• **Exercise goal**
Display each line of the records below that contains the word "image", reproducing every such line in full.

• **Spatial reasoning records**
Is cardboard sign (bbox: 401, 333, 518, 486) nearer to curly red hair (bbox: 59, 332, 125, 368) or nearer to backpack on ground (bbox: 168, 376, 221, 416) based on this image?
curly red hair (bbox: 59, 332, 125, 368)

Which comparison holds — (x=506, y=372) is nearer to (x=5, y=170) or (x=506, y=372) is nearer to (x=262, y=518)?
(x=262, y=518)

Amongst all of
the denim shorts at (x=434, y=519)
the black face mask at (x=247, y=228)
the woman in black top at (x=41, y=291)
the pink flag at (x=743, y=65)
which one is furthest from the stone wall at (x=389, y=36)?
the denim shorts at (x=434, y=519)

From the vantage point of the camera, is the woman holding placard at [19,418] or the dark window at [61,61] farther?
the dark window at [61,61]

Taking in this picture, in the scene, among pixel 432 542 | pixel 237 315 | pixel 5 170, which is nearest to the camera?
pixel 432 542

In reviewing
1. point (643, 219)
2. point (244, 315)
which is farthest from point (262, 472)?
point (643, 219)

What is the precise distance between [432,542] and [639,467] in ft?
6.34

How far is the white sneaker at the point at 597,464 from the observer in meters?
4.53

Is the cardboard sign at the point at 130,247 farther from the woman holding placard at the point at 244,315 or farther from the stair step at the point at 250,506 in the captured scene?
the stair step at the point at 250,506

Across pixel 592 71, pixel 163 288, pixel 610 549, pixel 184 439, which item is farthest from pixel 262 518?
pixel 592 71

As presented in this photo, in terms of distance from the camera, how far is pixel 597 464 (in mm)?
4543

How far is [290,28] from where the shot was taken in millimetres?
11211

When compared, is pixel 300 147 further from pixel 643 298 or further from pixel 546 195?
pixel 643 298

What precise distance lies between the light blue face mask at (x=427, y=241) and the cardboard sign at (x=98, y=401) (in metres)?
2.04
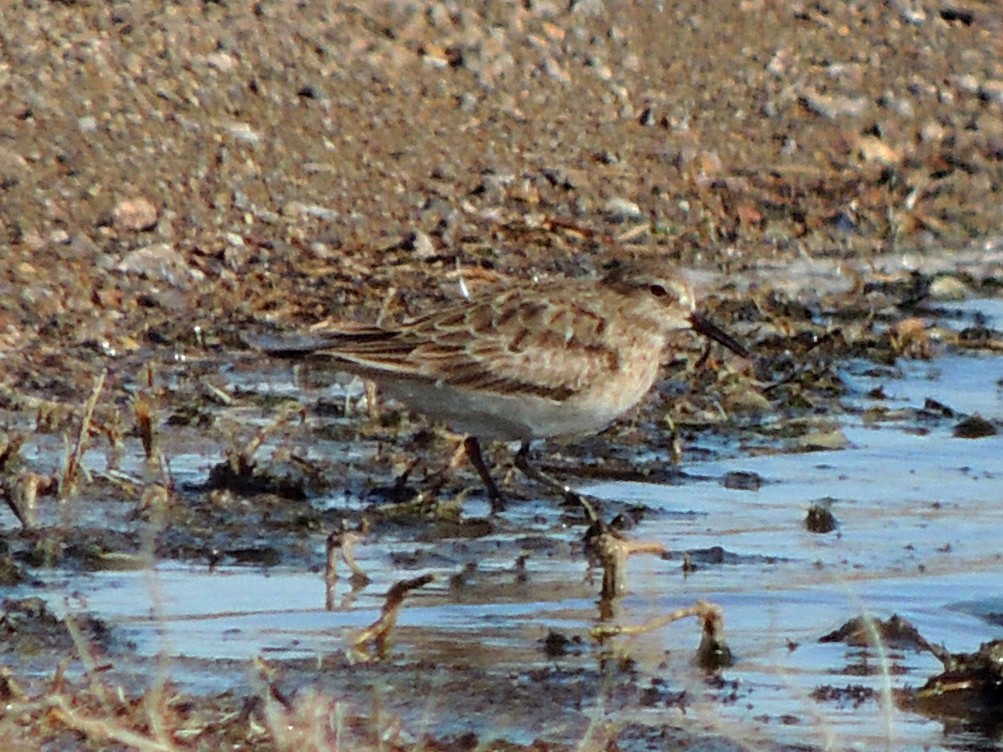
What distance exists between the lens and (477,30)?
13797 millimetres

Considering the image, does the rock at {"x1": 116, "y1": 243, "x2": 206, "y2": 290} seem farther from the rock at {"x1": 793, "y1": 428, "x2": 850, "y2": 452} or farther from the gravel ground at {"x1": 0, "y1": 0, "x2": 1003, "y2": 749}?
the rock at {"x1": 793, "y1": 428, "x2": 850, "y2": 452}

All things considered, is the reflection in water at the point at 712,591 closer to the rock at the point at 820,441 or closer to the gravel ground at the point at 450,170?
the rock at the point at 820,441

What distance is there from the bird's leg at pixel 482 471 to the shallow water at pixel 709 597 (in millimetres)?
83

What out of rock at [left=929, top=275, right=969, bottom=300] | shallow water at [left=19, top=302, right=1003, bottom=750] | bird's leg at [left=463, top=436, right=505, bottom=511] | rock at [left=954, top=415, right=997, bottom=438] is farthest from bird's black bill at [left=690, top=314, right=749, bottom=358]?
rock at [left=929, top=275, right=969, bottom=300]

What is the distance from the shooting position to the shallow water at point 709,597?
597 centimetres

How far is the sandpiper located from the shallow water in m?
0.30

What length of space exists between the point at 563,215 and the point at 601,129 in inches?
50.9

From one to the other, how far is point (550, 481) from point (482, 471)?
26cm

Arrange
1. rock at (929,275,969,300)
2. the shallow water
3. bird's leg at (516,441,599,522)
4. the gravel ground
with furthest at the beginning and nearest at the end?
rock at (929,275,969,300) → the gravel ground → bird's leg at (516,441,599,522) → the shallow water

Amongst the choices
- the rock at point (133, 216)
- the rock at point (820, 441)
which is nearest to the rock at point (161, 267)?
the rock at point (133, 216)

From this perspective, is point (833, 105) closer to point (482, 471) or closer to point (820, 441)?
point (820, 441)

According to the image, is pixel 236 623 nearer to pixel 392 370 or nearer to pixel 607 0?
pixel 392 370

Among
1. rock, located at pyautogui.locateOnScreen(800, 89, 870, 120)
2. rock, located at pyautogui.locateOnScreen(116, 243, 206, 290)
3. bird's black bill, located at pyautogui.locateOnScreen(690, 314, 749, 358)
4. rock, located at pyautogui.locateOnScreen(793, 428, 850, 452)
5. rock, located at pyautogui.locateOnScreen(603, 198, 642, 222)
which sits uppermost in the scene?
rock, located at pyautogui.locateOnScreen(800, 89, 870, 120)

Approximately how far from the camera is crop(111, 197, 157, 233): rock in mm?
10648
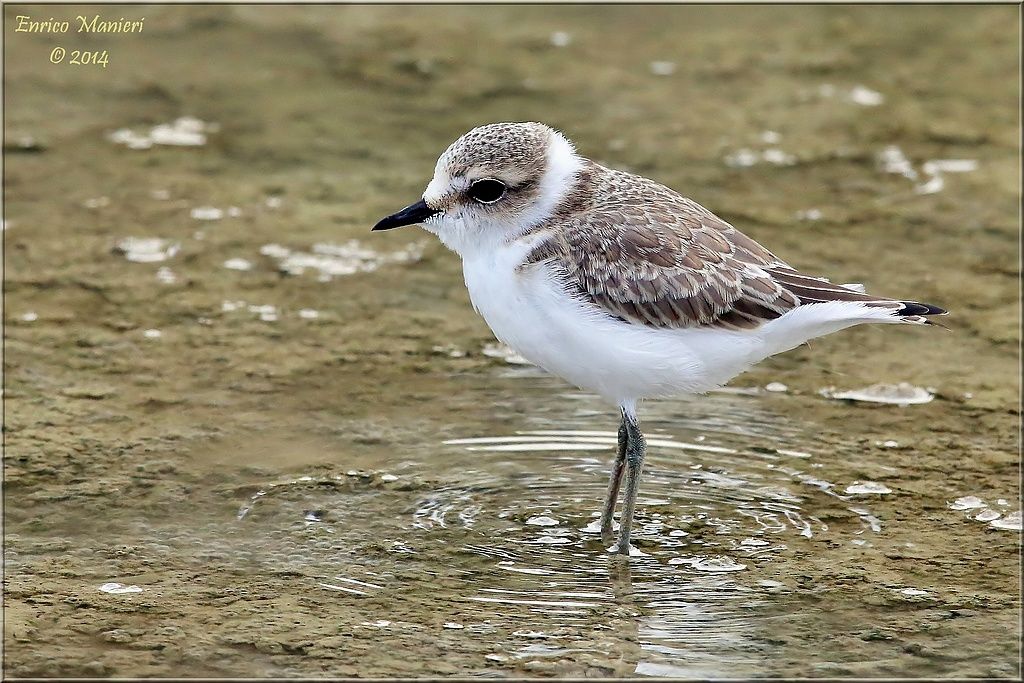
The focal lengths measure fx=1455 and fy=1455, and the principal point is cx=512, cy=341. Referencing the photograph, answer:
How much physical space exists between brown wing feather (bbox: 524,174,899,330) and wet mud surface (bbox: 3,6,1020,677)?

* * *

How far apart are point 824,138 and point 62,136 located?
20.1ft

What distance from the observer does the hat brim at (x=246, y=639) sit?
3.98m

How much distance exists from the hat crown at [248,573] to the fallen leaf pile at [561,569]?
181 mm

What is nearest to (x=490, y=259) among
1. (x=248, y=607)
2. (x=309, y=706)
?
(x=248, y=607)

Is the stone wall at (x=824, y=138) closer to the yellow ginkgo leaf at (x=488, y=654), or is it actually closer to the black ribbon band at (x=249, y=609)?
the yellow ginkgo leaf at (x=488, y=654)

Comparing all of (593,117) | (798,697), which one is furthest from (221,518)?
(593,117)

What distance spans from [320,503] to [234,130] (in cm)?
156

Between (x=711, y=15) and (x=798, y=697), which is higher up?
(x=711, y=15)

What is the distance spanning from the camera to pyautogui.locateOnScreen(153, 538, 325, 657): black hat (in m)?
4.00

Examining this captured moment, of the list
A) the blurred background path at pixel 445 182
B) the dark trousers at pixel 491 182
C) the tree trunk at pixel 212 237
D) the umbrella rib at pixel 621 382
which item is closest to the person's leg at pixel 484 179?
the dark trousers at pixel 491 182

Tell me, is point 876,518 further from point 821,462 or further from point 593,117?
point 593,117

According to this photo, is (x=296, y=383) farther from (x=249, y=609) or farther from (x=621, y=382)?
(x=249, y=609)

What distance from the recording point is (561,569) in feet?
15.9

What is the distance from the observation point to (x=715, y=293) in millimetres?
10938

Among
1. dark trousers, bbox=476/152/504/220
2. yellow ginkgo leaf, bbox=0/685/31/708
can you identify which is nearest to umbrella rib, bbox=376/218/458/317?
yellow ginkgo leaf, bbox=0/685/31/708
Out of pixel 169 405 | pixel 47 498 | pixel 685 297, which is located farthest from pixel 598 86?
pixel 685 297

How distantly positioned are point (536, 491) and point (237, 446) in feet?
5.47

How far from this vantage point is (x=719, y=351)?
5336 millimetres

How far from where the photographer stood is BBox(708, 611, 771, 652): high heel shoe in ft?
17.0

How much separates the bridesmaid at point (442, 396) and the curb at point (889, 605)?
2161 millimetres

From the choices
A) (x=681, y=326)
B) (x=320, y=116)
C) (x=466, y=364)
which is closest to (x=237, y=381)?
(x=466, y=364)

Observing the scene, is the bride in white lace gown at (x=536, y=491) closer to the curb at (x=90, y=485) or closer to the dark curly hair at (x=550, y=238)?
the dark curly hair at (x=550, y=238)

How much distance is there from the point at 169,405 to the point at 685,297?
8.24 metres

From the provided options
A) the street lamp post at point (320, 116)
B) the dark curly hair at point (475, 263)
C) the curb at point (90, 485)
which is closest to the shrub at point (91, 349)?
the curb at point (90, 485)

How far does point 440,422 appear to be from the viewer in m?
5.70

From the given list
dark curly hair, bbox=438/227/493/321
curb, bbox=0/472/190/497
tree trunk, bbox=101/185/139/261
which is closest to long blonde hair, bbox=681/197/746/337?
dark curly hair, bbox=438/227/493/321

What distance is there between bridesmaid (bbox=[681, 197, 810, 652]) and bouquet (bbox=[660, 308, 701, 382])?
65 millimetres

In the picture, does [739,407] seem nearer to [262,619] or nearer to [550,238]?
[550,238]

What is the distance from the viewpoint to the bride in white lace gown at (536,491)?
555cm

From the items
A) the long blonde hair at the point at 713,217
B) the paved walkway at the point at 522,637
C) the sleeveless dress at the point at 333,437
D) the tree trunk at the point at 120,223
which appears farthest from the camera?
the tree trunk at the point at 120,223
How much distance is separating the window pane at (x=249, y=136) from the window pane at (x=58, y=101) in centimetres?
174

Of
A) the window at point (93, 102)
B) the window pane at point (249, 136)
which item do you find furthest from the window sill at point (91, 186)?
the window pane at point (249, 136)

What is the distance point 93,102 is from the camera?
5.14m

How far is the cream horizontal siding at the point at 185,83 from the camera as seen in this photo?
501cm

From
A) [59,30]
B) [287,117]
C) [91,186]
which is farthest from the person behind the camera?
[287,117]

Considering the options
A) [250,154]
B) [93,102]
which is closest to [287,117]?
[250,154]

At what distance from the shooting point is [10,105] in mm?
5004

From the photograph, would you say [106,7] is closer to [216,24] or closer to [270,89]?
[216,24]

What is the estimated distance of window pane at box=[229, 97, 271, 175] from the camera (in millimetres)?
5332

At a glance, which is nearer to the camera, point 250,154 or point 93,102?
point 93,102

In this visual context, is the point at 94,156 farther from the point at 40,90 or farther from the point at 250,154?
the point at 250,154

• **Written solution**
Is cardboard sign (bbox: 401, 333, 518, 486) nearer to curly red hair (bbox: 59, 332, 125, 368) or nearer to backpack on ground (bbox: 168, 376, 221, 416) based on this image?
Considering the image, does the rock at {"x1": 116, "y1": 243, "x2": 206, "y2": 290} seem farther from the rock at {"x1": 793, "y1": 428, "x2": 850, "y2": 452} or farther from the gravel ground at {"x1": 0, "y1": 0, "x2": 1003, "y2": 749}?
According to the image, is pixel 236 623 nearer to pixel 392 370 or nearer to pixel 607 0?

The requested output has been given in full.